— BEGIN DOCUMENT TEXT —

Since sodas in restaurants go for around 3$ with refillable glasses I can’t imagine they aren’t marking that up somewhere between 500% - 1000% (5x to 10x).
deleted by creator
No it isn’t. It is literally accurate that some of the stuff is marked up really high and other stuff isn’t. That was literally the point, and you clearly don’t like being wrong and want to make the argument about something than the markup.
The point that other costs are significant and the markup is necessary would be good to switch to, but your point making a few dollars off a soda isn’t much is wrong because businesses do make most of their costs back from certain items with high markup as that is the cost of doing business.
deleted by creator
Overall they are on thin margins, which does not mean they aren’t marking up some specific items many times their initial cost. In fact, if they didn’t mark some stuff up that much they would go out of business.
But an average of thin margins overall because the building, tables, A/C, and other overhead is more than the good doesn’t mean they don’t have a high markup if you look at literal cost to retail pricing.
deleted by creator
ON AVERAGE.
I mean, just from the OPs bill, the fusilli at $20 is one example (all restaurant pasta and rice dishes are considerably overpriced). The single cookie is another. The lemonade is another. Also, the garlic bread…
I get that there are other costs, but that applies with every business, even those running on single-digit margins. None of those businesses ask for an 18% service fee + tips.
So, I’m asking are restaurants just poorly managed, or is it something else?
deleted by creator
Does this not apply to every business, including those that can’t mark up their goods by as much as a restaurant?
30% would be reasonable. I’d have no issues at all with that.
But what justifies a $20 plate of pasta? Or $15 for a rice dish? Or $20 for a pizza?
These are foods based on ingredients that are pennies per serving.
Restaurants have a certain speed that they can make money in a day and have the same overhead costs no matter how busy they are. They have to average out the slow days, the time they need to prep and stock, and so on.
Every business marks up the majority of their stock by 200-300% to cover overhead. That is also why a lot of businesses can put stuff on sale for 50% off to clear stock because then they are basically breaking even by item to make room for something else with a high markup.
For sure, clothing companies can do this, but I don’t think most businesses can.
The restaurant industry just seems doomed if they have to rely on service fees and inflated prices on top of tips.
And those added fees and tips keep people away, so the business model itself seems flawed and self-destructive.
Grocery stores, home improvement stores, convenience stores, auto parts stores, gardening stores, bike shops, and pretty much every single business pays half or less for the vast majority of the products compared to the price on the shelves.
Average retail markup is usually under 35%.
Yes, there are exceptions, but restaurants are routinely marking up ingredients by hundreds of percent more than even retail grocery stores. And they pay their employees less.
Even if another industry marks up more than 35%, very few ask for tips on top of that. These guys asked for a tip and charged an 18% service fee, which is ludicrous.

— END DOCUMENT TEXT —

» **STATED GOAL 1**: In the discussion of restaurant markups, what figure is average retail markup said to usually fall under?

— BEGIN DATA PROVIDED —

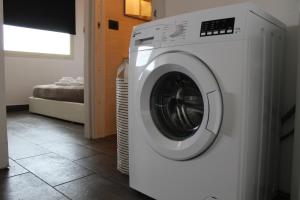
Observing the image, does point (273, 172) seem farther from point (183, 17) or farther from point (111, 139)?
point (111, 139)

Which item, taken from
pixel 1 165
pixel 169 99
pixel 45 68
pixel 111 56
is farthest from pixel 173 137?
pixel 45 68

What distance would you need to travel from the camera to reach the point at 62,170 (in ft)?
5.13

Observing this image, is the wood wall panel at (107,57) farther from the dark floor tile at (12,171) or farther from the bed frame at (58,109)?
the dark floor tile at (12,171)

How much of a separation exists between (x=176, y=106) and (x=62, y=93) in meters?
2.55

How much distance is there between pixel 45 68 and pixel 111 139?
2.89m

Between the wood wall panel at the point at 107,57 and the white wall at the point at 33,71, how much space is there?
254 cm

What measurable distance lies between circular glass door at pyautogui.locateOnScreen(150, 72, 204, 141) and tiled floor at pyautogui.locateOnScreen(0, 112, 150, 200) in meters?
0.41

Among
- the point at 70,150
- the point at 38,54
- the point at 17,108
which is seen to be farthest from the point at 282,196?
the point at 38,54

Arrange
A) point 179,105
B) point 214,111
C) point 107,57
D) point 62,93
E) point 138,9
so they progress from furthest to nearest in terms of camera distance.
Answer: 1. point 62,93
2. point 138,9
3. point 107,57
4. point 179,105
5. point 214,111

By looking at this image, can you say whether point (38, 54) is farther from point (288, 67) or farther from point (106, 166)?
point (288, 67)

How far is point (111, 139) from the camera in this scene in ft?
7.77

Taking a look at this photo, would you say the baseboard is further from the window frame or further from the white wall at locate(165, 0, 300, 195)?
the white wall at locate(165, 0, 300, 195)

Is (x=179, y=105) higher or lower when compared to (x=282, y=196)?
higher

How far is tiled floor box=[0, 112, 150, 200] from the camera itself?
4.13ft
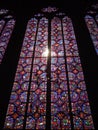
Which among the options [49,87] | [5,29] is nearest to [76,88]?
[49,87]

— END DATA PROVIDED —

» **STATED GOAL 2**: Repeat the entries word for word, starting at the line that contains "Which among the" and ending at the last line of the entries.

» **CORRECT RESPONSE 1**: 35%

» **CORRECT RESPONSE 2**:
Which among the options [49,87] | [5,29] is nearest to [76,88]?
[49,87]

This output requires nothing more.